Sundays at 10 PM on WGN America.

Why Was It Made Now?

Evidently, WGN America has decided to follow the TBS model in its evolution from superstation to national cable network and gotten into the original programming business this year -- first with Salem, and now this.

What's Its Pedigree?

Series creator Sam Shaw has a slim CV -- he wrote a few episodes in the first season of Masters Of Sex -- but he's surrounded himself with impressive talent. The pilot is directed by Thomas Schlamme (of...every show on TV), while future episodes are helmed by other names you've definitely seen in TV credits before: Paris Barclay, Daniel Attias, Bill D'Elia, Christopher Misiano, and even Daniel Stern (who also has a supporting role in the pilot). The cast also includes Tony winner John Benjamin Hickey, and supporting actors several Best Picture Oscar nominees -- Michael Chernus (Captain Phillips), Christopher Denham (Argo), and Olivia Williams (An Education).

...And?

Watching the pilot, you would never suspect that it's only the second original series from an upstart cable outfit: it looks handsome enough to stand alongside the fancy period dramas of AMC. And while the milieu is interesting enough all on its own -- secrecy! national security! threats of Axis powers! -- the pilot also sets up an intriguing opposition between Hickey's Frank Winter, the head of a scrappy team of weirdos (including...a woman?!), and newly arrived Charlie Isaacs (B.J. Novak lookalike Ashley Zukerman), an award-winning physicist Frank has already negged once by failing to publish one of his papers, who is distressed by the implications for future generations if the project actually succeeds.

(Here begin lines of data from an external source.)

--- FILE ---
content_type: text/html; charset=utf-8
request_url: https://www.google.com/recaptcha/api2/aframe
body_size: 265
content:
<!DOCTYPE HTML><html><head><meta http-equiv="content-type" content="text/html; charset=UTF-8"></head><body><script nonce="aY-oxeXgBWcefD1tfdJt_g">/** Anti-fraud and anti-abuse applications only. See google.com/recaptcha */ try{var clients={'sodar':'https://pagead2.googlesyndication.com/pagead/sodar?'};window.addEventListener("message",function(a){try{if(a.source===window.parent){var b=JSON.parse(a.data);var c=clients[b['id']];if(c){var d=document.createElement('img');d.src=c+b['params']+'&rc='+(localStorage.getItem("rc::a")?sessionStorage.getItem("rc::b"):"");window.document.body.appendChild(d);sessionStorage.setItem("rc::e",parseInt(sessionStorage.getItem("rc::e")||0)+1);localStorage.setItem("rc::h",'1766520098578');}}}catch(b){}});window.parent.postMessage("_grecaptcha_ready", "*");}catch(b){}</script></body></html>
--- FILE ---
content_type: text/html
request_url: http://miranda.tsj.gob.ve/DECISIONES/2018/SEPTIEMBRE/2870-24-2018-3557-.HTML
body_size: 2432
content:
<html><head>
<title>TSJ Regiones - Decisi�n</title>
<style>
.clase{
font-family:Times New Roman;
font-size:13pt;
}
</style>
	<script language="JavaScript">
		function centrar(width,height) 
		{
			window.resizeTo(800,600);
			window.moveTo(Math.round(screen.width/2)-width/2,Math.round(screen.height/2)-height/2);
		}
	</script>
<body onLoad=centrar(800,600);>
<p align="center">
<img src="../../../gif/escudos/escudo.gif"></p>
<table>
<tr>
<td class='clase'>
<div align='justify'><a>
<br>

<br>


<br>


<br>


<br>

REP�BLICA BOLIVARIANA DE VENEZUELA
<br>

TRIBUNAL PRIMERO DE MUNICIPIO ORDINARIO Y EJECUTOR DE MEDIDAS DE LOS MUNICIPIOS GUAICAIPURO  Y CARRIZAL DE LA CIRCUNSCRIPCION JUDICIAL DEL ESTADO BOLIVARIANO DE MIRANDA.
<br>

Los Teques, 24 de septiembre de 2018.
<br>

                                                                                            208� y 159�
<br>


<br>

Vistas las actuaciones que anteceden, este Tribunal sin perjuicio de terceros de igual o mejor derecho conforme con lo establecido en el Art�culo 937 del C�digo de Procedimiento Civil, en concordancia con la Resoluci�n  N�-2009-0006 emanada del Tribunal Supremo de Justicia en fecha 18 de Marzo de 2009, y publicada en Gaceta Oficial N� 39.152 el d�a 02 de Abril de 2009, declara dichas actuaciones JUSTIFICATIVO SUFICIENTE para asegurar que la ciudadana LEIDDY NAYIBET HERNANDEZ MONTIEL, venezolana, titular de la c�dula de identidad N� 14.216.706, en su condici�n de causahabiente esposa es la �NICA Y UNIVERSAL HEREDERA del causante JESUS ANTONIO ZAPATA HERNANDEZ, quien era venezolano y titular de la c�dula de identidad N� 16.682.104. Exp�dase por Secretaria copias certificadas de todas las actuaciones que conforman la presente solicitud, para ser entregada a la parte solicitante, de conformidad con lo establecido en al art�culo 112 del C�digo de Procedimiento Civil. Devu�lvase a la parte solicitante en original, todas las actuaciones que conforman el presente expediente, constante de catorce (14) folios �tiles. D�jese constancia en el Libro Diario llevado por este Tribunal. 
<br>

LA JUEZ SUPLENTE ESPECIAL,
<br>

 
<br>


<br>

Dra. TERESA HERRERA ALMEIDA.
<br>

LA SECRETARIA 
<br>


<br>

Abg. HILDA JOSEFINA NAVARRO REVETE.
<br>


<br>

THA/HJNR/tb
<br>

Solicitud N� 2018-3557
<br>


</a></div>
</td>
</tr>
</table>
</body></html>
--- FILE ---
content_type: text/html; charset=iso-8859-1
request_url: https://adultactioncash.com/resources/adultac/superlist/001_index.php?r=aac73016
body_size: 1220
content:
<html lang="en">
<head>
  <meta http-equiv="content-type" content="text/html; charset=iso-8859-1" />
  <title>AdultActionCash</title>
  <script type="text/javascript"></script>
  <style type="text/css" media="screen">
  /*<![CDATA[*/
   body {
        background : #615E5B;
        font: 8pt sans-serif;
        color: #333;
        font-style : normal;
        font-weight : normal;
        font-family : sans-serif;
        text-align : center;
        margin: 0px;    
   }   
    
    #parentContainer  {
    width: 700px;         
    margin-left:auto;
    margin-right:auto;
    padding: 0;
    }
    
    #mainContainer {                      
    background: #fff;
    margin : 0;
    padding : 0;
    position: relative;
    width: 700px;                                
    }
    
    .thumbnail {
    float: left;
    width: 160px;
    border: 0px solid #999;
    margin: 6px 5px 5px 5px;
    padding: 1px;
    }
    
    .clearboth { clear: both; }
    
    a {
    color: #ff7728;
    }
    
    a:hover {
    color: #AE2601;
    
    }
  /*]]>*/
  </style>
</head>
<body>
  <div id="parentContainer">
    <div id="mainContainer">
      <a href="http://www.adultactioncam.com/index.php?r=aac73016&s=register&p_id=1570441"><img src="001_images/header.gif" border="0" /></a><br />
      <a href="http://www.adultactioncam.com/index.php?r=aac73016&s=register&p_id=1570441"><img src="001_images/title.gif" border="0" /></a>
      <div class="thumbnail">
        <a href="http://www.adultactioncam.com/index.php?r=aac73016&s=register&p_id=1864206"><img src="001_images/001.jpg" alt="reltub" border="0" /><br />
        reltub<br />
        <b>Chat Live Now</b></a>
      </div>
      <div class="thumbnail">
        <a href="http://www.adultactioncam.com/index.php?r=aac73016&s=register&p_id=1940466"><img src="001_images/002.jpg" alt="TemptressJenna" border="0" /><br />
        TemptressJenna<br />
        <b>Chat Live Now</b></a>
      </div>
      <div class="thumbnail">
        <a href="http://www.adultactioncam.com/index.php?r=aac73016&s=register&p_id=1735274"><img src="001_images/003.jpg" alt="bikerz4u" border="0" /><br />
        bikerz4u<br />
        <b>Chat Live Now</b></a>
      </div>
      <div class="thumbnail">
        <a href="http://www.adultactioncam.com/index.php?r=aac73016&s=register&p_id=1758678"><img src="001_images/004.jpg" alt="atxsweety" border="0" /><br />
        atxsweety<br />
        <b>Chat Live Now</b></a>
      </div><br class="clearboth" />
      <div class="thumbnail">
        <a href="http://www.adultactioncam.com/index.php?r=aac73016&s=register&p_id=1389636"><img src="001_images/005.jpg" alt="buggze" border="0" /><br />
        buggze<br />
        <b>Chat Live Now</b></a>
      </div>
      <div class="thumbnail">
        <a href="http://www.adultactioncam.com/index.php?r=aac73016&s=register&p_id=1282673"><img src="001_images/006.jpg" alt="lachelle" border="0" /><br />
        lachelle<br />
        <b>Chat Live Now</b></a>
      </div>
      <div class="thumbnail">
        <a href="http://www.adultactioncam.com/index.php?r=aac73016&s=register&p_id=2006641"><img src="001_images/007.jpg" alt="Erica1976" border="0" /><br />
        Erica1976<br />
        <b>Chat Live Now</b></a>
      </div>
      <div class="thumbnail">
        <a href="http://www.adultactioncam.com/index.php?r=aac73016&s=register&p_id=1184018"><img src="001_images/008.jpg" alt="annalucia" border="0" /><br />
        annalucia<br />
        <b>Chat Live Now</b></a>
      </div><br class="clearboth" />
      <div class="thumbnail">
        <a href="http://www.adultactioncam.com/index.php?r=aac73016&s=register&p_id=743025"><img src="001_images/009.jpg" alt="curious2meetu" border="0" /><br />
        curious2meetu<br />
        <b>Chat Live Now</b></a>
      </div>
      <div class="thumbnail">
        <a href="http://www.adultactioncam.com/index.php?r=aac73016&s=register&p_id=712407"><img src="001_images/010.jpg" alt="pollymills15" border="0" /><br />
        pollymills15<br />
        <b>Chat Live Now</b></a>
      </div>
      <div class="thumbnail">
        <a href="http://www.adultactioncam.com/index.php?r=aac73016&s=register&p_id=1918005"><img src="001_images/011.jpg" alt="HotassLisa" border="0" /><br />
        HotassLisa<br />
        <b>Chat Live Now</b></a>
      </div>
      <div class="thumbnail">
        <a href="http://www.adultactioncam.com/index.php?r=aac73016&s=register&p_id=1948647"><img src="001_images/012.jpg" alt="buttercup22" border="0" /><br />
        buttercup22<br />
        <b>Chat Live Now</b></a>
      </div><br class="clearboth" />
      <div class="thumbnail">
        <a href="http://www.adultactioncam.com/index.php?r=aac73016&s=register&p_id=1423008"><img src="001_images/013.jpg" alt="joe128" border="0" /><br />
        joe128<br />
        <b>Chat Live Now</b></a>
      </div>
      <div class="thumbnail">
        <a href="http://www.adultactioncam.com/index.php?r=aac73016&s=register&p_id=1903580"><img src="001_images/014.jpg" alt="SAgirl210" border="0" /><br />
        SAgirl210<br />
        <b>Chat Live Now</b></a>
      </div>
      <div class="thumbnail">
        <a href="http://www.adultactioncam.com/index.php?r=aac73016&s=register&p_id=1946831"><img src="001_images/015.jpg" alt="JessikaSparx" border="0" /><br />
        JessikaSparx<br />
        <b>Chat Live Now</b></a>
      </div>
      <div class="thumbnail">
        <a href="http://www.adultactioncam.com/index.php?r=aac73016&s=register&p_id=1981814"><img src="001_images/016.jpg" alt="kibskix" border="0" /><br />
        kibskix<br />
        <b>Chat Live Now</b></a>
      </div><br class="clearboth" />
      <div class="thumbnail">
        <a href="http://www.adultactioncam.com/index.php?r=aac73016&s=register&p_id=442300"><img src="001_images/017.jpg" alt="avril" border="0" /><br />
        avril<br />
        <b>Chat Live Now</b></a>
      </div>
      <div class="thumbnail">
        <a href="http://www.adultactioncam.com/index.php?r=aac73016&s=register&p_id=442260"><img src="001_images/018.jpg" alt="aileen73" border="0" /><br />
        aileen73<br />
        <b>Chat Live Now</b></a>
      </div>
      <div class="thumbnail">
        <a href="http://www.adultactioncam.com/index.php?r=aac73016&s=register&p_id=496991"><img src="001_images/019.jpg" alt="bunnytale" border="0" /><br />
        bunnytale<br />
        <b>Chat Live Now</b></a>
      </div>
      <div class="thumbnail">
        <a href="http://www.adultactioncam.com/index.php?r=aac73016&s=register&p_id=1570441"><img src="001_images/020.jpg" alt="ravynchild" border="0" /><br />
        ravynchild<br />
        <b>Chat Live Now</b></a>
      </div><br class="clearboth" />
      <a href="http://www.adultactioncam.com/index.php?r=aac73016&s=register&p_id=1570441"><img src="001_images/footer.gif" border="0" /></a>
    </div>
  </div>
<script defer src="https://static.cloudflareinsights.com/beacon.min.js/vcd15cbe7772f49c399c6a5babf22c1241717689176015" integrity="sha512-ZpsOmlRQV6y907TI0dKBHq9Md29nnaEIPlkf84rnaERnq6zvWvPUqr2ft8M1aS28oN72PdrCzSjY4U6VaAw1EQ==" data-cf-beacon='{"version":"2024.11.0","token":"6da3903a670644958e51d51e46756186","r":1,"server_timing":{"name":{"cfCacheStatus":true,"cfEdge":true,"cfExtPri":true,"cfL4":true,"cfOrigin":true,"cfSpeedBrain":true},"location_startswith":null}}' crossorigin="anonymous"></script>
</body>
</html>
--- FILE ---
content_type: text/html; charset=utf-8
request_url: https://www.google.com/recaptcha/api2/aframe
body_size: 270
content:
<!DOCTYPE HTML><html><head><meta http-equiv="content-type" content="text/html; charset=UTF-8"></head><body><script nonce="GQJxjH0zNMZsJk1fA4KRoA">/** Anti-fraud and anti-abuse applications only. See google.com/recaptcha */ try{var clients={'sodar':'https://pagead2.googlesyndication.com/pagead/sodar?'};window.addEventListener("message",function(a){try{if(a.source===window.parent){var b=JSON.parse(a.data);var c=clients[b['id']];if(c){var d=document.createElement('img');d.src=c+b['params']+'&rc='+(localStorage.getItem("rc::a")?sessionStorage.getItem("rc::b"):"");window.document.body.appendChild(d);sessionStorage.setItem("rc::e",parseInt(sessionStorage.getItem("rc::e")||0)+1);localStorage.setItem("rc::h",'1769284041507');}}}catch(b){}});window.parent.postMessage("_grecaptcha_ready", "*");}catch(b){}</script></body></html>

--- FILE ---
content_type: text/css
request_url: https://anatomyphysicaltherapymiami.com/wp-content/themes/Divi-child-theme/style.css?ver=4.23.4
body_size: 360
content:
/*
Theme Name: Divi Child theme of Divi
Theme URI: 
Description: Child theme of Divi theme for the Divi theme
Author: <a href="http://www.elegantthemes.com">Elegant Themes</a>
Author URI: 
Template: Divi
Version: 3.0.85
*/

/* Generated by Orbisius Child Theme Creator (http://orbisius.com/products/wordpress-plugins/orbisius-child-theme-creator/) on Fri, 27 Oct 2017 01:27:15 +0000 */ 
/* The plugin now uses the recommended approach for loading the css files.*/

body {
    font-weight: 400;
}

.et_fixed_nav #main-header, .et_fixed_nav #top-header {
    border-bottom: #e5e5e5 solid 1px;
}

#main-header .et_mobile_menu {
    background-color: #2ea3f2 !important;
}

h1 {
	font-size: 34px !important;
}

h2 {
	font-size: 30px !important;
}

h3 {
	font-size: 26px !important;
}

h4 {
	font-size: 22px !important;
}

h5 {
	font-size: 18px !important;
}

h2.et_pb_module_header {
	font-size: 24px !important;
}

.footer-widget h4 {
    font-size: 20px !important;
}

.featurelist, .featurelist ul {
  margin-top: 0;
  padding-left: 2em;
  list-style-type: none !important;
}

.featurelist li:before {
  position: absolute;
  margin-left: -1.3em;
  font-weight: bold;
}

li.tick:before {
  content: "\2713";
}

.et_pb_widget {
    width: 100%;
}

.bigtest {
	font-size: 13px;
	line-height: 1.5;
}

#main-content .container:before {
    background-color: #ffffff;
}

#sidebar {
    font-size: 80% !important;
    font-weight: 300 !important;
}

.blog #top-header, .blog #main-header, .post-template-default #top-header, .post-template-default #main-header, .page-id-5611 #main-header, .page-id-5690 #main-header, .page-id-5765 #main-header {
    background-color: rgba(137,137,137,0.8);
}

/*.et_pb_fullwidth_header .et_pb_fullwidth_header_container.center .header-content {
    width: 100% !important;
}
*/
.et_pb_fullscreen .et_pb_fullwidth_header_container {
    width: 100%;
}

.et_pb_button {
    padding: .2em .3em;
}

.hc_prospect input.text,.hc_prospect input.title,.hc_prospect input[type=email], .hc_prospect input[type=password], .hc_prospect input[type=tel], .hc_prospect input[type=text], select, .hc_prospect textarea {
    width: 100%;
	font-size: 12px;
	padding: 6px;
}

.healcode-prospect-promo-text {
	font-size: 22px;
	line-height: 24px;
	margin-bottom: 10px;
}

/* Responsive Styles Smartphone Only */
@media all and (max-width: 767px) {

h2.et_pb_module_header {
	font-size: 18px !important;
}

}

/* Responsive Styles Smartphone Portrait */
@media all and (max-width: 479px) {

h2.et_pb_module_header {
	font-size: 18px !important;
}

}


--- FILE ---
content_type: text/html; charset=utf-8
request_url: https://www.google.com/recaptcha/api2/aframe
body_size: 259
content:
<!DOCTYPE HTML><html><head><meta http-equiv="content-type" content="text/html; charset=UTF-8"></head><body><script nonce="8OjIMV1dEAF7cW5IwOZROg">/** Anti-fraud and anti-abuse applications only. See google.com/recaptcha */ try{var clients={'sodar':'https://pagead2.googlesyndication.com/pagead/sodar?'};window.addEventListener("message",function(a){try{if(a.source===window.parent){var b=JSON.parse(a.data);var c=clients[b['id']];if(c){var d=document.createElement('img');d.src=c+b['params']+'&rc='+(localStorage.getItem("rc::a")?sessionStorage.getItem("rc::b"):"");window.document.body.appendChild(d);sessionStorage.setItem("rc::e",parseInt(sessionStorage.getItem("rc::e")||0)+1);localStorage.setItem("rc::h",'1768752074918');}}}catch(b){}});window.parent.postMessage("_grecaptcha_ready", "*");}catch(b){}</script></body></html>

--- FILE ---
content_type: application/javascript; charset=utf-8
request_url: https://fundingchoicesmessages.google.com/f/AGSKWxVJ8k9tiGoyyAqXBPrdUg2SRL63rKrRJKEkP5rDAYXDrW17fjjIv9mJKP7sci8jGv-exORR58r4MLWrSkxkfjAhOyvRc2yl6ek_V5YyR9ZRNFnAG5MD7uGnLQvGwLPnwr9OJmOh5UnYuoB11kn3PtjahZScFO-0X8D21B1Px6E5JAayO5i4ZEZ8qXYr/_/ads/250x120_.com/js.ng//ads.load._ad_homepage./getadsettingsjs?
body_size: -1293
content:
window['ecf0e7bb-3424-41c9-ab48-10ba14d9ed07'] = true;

The show also promises to deviate from other premium-cable shows by featuring a wife for the protagonist -- Liza Winter (Williams) -- who potentially could do more than whine at her husband to talk to her, dammit!!! ...Okay, she also does that a little. But for once the husband actually seems to want to tell her what he's privately dealing with, but he literally can't, or he'll go to prison just for talking about it. Plus, he may not have to: Liza has a PhD in botany, and she's starting to wonder why she's not allowed to grow corn in what should be potassium-rich soil, and why her white chrysanthemums are suddenly sprouting stained purple blooms....

...But?

Charlie's wife Abby (Rachel Brosnahan, of House Of Cards) is the regular boring kind of cable-show wife so far -- although Charlie did break the law by telling her about the bomb project because he couldn't handle keeping it to himself anymore and to stop her panicked efforts to leave. Her knowing more than the other wives could lead to some interesting story possibilities for her. Or she might just fuck up again with a verbal slip in mixed company, like she already did in the pilot. Also, the oblique philosophy of Robert Oppenheimer (Daniel London) and the obvious dream sequence Frank has lay on the ponderousness kind of thick. We get it: shit's tense.

...So?

It's hard for me to resist any show set in a world I haven't seen before, and the '40s ladies fashions would probably get me on board even if the rest of it was crap. Fortunately, it isn't! In addition to all the built-in drama of trying to end the war at a time when Americans are being killed at a rate of four an hour, the pilot also raises compelling issues surrounding class and culture (both with the Mexican Indians who work as domestics for the scientists' wives, and a middle manager's brag to Charlie about how many Jews are toiling on the project), all of it set under an invisible umbrella of intense secrecy. There's lots to explore, and I'm excited to see where it goes.